Un communiqué rendu public ce mercredi 08 avril indique qu’au-delà des chiffres alarmants collectés en 2025, le BCNUDH alerte sur l'utilisation systématique du viol comme arme de guerre et l'émergence d'une génération d'enfants victimes de la stigmatisation.
Le Bureau Conjoint des Nations-Unies aux Droits de l’Homme note un bilan humain dévastateur en 2025, qui fait état de 887 cas de violences sexuelles ayant affecté 1. 534 victimes, dont une majorité écrasante de femmes (854) et de filles (672).
L'Est du pays demeure l'épicentre de cette tragédie, le Nord-Kivu et le Sud-Kivu concentrant à eux seuls près de 80% des victimes documentées.
Le Bureau Conjoint des Nations-Unies aux Droits de l’Homme pointe du doigt les groupes armés comme responsables de 75% des victimes, avec le Mouvement du 23 mars (M23) en tête (439 victimes), suivi de groupes Wazalendo, de la Coopérative de Développement du Congo (CODECO), divers groupes Maï-Maï, des Forces Démocratiques de Libération du Rwanda (FDLR) et des Forces Démocratiques Alliés (ADF).
Le BCNUDH note également avec préoccupation que les acteurs étatiques (FARDC, PNC, ANR) sont impliqués dans dix-neuf (19) % des cas documentés.
L'esclavage sexuel et le traumatisme des enfants nés du viol
Le rapport met en lumière des crimes atroces notamment, l’esclavage sexuel qui implique des femmes et filles maintenues en captivité prolongée, soumises à des viols répétés et des grossesses forcées.

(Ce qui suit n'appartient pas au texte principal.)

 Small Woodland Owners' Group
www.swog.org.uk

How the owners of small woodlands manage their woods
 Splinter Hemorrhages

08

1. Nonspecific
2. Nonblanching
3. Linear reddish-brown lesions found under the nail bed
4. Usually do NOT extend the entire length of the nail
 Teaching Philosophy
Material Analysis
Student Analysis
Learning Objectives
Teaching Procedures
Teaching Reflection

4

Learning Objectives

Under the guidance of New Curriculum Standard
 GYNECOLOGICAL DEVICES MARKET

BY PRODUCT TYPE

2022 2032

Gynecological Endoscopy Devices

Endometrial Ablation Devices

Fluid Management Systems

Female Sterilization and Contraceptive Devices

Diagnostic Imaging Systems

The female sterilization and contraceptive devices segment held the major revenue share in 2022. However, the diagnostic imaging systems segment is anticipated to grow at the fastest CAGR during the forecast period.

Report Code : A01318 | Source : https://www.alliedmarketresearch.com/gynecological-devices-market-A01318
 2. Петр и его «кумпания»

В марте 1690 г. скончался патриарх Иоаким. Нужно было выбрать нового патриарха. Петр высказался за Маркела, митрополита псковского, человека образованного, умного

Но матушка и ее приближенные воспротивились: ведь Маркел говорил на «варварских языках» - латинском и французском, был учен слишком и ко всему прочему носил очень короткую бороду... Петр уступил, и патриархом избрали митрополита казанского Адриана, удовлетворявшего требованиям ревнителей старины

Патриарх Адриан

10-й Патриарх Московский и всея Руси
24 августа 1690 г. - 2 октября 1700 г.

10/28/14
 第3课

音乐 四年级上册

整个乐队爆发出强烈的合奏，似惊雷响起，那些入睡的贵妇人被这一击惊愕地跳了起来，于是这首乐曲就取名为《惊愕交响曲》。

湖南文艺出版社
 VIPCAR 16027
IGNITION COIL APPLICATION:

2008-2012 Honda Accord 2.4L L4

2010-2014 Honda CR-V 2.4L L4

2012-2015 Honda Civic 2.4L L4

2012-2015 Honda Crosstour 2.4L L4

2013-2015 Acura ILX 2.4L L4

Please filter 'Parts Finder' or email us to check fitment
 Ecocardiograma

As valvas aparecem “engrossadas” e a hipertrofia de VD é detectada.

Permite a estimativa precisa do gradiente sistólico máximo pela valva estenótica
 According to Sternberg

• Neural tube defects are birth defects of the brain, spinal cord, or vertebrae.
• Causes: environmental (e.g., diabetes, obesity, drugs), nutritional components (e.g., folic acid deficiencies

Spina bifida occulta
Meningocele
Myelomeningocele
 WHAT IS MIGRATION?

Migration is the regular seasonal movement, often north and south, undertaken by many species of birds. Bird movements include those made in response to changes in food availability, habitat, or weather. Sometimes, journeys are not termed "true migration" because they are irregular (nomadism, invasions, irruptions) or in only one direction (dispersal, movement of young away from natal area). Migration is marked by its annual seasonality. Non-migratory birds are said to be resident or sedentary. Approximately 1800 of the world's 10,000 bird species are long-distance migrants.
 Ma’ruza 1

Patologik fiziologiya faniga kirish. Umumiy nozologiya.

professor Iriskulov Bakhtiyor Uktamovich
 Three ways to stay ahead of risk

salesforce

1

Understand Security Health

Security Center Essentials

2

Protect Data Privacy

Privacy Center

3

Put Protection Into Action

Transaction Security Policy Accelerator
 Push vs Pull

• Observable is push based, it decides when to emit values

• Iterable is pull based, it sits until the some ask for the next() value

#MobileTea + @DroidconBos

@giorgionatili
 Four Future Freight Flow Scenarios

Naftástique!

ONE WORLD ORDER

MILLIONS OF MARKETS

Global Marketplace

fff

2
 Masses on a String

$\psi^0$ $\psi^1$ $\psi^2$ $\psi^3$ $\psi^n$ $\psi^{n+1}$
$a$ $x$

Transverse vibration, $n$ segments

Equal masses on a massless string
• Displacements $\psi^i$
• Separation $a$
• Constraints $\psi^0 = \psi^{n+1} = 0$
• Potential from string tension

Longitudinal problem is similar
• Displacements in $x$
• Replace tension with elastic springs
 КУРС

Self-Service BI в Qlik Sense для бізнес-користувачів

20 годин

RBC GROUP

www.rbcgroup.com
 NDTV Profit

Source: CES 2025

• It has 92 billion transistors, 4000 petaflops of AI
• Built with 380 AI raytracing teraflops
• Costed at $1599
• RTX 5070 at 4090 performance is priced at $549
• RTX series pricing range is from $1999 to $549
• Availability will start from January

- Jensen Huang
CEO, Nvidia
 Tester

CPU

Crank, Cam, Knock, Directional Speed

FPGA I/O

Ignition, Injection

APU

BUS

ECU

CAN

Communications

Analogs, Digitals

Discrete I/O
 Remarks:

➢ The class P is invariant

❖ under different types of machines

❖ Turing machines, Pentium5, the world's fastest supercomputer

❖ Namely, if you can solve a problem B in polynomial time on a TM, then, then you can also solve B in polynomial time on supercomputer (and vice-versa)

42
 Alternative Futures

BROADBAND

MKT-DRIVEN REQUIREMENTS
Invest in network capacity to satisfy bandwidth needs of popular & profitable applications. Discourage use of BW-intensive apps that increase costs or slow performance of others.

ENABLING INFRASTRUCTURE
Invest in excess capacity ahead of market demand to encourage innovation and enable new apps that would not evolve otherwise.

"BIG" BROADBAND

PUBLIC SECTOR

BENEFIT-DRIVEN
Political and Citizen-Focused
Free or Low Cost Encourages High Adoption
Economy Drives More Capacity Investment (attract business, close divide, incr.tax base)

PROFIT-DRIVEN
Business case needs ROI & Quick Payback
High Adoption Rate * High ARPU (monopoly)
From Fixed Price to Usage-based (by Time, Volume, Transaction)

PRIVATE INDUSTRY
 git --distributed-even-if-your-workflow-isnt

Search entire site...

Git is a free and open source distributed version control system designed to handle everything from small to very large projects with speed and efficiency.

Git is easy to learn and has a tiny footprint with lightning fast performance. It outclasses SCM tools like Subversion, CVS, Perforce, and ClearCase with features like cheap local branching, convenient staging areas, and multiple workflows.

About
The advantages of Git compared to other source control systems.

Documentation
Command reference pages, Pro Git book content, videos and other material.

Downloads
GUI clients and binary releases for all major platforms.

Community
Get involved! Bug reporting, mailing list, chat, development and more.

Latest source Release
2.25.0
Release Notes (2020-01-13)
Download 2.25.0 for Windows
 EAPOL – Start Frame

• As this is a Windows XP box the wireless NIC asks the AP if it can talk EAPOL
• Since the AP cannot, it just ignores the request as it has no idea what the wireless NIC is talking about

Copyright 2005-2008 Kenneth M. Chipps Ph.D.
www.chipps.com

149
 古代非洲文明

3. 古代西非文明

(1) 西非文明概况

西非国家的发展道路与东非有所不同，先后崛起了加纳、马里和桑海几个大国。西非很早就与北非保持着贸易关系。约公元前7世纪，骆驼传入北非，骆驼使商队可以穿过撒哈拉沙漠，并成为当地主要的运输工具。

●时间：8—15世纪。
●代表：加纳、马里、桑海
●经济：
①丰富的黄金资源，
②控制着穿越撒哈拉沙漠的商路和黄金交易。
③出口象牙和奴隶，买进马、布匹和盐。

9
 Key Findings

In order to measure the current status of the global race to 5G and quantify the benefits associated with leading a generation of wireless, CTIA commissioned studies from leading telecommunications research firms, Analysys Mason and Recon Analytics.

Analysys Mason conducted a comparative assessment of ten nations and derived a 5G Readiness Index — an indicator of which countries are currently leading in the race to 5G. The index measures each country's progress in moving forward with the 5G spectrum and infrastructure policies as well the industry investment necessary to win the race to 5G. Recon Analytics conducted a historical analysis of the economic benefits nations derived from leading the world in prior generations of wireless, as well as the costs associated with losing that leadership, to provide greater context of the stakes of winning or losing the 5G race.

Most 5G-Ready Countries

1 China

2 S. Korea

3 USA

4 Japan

Mais aussi des enfants nés de la violence sous contrainte, font face à un rejet familial, une absence d'état civil et un risque permanent de recrutement par les groupes armés.
« Si 70 % des victimes accèdent à des soins médicaux d'urgence, moins de 2 % bénéficient d'une prise en charge holistique (Juridique, psychologique et sociale). Ce fossé laisse des milliers de survivantes sans défense face à leurs traumatismes », s’inquiète le Bureau Conjoint des Nations-Unies aux Droits de l’Homme.
Le BCNUDH martèle que la lutte contre l'impunité ne peut plus attendre et appelle instamment les autorités nationales à accélérer les poursuites judiciaires contre les auteurs de crimes graves et à garantir l'enregistrement systématique à l'état civil de tous les enfants nés du viol pour briser le cycle de l'exclusion.
Les groupes armés à cesser immédiatement les hostilités, à libérer sans condition toutes les femmes et filles maintenues en captivité et à mettre fin à l'esclavage sexuel.
La communauté internationale à renforcer le soutien financier pour une prise en charge complète et durable des survivantes, qui dépasse le simple cadre de l'urgence médicale.